### WHAT IS REQUIRED
Replace each occurrence of "the camera" with "the viewer" in the lines below and return them with everything else unchanged.

** begin DATASET ROWS **

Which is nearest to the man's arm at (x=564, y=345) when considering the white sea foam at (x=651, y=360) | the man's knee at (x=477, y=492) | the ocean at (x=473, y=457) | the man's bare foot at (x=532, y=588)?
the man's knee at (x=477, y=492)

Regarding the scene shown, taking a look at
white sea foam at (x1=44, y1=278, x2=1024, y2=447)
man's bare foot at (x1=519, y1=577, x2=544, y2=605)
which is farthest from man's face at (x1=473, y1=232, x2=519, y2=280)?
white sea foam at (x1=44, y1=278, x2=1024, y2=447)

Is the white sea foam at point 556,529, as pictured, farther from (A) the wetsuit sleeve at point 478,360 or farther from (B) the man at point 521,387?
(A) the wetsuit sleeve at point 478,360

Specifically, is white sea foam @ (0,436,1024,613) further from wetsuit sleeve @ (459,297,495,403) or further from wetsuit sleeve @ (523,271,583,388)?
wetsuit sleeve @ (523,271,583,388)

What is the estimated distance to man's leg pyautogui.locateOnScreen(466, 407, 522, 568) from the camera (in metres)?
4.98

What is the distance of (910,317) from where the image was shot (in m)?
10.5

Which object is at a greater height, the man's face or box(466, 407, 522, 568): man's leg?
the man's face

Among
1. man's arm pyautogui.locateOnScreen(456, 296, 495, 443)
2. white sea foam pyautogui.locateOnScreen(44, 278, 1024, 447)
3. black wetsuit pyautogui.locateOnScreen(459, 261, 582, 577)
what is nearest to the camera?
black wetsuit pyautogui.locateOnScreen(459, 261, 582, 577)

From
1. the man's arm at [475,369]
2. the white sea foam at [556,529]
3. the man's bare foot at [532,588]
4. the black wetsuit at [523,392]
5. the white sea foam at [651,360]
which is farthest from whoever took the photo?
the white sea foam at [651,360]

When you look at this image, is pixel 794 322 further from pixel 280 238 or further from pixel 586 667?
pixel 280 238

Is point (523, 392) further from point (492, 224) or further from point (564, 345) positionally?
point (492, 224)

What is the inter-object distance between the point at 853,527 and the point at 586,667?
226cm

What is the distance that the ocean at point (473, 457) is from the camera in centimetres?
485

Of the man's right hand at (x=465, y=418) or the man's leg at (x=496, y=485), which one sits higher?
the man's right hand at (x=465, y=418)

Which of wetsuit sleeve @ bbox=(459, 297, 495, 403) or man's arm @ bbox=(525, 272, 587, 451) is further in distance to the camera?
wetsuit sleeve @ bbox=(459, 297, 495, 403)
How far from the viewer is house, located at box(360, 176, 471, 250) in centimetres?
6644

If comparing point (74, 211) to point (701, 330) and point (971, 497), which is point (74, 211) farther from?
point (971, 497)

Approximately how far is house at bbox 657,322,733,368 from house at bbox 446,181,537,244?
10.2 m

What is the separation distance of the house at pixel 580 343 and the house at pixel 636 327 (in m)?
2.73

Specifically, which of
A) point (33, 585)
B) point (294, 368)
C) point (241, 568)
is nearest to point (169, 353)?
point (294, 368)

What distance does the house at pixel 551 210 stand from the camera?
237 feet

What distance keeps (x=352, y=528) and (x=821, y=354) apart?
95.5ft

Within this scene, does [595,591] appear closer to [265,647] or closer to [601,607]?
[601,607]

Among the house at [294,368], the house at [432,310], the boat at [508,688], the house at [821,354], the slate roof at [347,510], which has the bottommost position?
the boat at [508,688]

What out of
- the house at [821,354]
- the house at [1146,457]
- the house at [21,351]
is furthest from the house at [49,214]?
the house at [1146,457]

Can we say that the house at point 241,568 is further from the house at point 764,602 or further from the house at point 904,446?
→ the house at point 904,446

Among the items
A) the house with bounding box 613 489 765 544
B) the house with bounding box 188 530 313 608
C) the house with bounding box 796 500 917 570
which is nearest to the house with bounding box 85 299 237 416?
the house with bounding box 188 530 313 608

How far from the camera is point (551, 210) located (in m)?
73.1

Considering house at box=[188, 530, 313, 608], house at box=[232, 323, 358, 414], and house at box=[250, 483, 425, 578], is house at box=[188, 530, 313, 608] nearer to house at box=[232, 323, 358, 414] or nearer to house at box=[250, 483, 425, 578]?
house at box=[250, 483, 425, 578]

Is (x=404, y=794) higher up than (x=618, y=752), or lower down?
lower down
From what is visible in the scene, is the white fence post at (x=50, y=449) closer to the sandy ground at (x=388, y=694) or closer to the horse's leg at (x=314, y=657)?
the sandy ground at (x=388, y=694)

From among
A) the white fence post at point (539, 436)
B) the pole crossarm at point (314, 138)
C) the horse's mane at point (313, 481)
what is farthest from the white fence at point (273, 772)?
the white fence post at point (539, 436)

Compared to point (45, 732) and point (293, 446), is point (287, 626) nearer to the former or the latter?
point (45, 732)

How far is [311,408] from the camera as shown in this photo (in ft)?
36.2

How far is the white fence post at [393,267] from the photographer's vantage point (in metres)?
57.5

** end DATASET ROWS **

### COMPLETE RESPONSE
Which is nearest to the man's arm at (x=564, y=345) when considering the white sea foam at (x=651, y=360) | the man's knee at (x=477, y=492) | the ocean at (x=473, y=457) | the man's bare foot at (x=532, y=588)?
the man's knee at (x=477, y=492)

Regarding the scene shown, taking a look at
white sea foam at (x1=44, y1=278, x2=1024, y2=447)
man's bare foot at (x1=519, y1=577, x2=544, y2=605)
which is farthest from man's face at (x1=473, y1=232, x2=519, y2=280)?
white sea foam at (x1=44, y1=278, x2=1024, y2=447)

Is the white sea foam at point 556,529, as pictured, farther from (A) the wetsuit sleeve at point 478,360 or farther from (B) the man at point 521,387?
(A) the wetsuit sleeve at point 478,360

Specifically, is white sea foam @ (0,436,1024,613) further from wetsuit sleeve @ (459,297,495,403) or further from wetsuit sleeve @ (523,271,583,388)?
wetsuit sleeve @ (523,271,583,388)

What is the estimated distance to man's leg pyautogui.locateOnScreen(466, 407, 522, 568) from the viewer (in metres)?
4.98

What is the distance of (910,317) from where the image was shot (in m)?
10.5

Which object is at a greater height, the man's face or box(466, 407, 522, 568): man's leg?
the man's face

Among
1. man's arm pyautogui.locateOnScreen(456, 296, 495, 443)
2. white sea foam pyautogui.locateOnScreen(44, 278, 1024, 447)
3. black wetsuit pyautogui.locateOnScreen(459, 261, 582, 577)
what is nearest to the viewer?
black wetsuit pyautogui.locateOnScreen(459, 261, 582, 577)

From
1. the man's arm at [475,369]
2. the white sea foam at [556,529]
3. the man's bare foot at [532,588]
4. the black wetsuit at [523,392]
5. the white sea foam at [651,360]
which is farthest from whoever took the photo?
the white sea foam at [651,360]

When you look at this image, is pixel 794 322 further from pixel 280 238 or further from pixel 586 667?
pixel 280 238

Is point (523, 392) further from point (492, 224) or further from point (564, 345) positionally?
point (492, 224)

What is the inter-object distance between the point at 853,527 and the point at 586,667?
226cm

What is the distance that the ocean at point (473, 457) is from the viewer in centimetres?
485

Of the man's right hand at (x=465, y=418) or the man's leg at (x=496, y=485), which one sits higher?
the man's right hand at (x=465, y=418)

Which of wetsuit sleeve @ bbox=(459, 297, 495, 403) or man's arm @ bbox=(525, 272, 587, 451) is further in distance to the viewer?
wetsuit sleeve @ bbox=(459, 297, 495, 403)
How far from the viewer is house, located at box(360, 176, 471, 250) in centimetres?
6644

If comparing point (74, 211) to point (701, 330) and point (971, 497), which is point (74, 211) farther from?
point (971, 497)

Approximately how far is house at bbox 657,322,733,368 from house at bbox 446,181,537,244?
10.2 m

What is the separation distance of the house at pixel 580 343 and the house at pixel 636 327 (in m)?
2.73

Specifically, which of
A) point (33, 585)
B) point (294, 368)
C) point (241, 568)
is nearest to point (169, 353)?
point (294, 368)

What distance does the house at pixel 551 210 stand from the viewer?
237 feet

What distance keeps (x=352, y=528) and (x=821, y=354) apart?
95.5ft

Within this scene, does [595,591] appear closer to [265,647] or closer to [601,607]?
[601,607]

Among the house at [294,368], the house at [432,310], the boat at [508,688], the house at [821,354], the slate roof at [347,510], which has the bottommost position?
the boat at [508,688]

What out of
- the house at [821,354]
- the house at [1146,457]
- the house at [21,351]
is furthest from the house at [49,214]?
the house at [1146,457]

Can we say that the house at point 241,568 is further from the house at point 764,602 or further from the house at point 904,446?
→ the house at point 904,446

Among the items
A) the house with bounding box 613 489 765 544
B) the house with bounding box 188 530 313 608
C) the house with bounding box 796 500 917 570
which is nearest to the house with bounding box 85 299 237 416?
the house with bounding box 188 530 313 608

How far from the viewer is point (551, 210) located (in m)?
73.1

Considering house at box=[188, 530, 313, 608], house at box=[232, 323, 358, 414], and house at box=[250, 483, 425, 578], is house at box=[188, 530, 313, 608] nearer to house at box=[232, 323, 358, 414] or nearer to house at box=[250, 483, 425, 578]?
house at box=[250, 483, 425, 578]

Is (x=404, y=794) higher up than (x=618, y=752), or lower down?
lower down
From what is visible in the scene, is the white fence post at (x=50, y=449) closer to the sandy ground at (x=388, y=694) or closer to the horse's leg at (x=314, y=657)?
the sandy ground at (x=388, y=694)

From among
A) the white fence post at point (539, 436)
B) the pole crossarm at point (314, 138)
C) the horse's mane at point (313, 481)
what is farthest from the white fence at point (273, 772)?
the white fence post at point (539, 436)

Compared to point (45, 732) and point (293, 446), is point (287, 626) nearer to the former or the latter?
point (45, 732)

How far is [311,408] from the viewer as shown in this photo (in ft)?
36.2

How far is the white fence post at [393,267] from the photographer's vantage point (in metres)?
57.5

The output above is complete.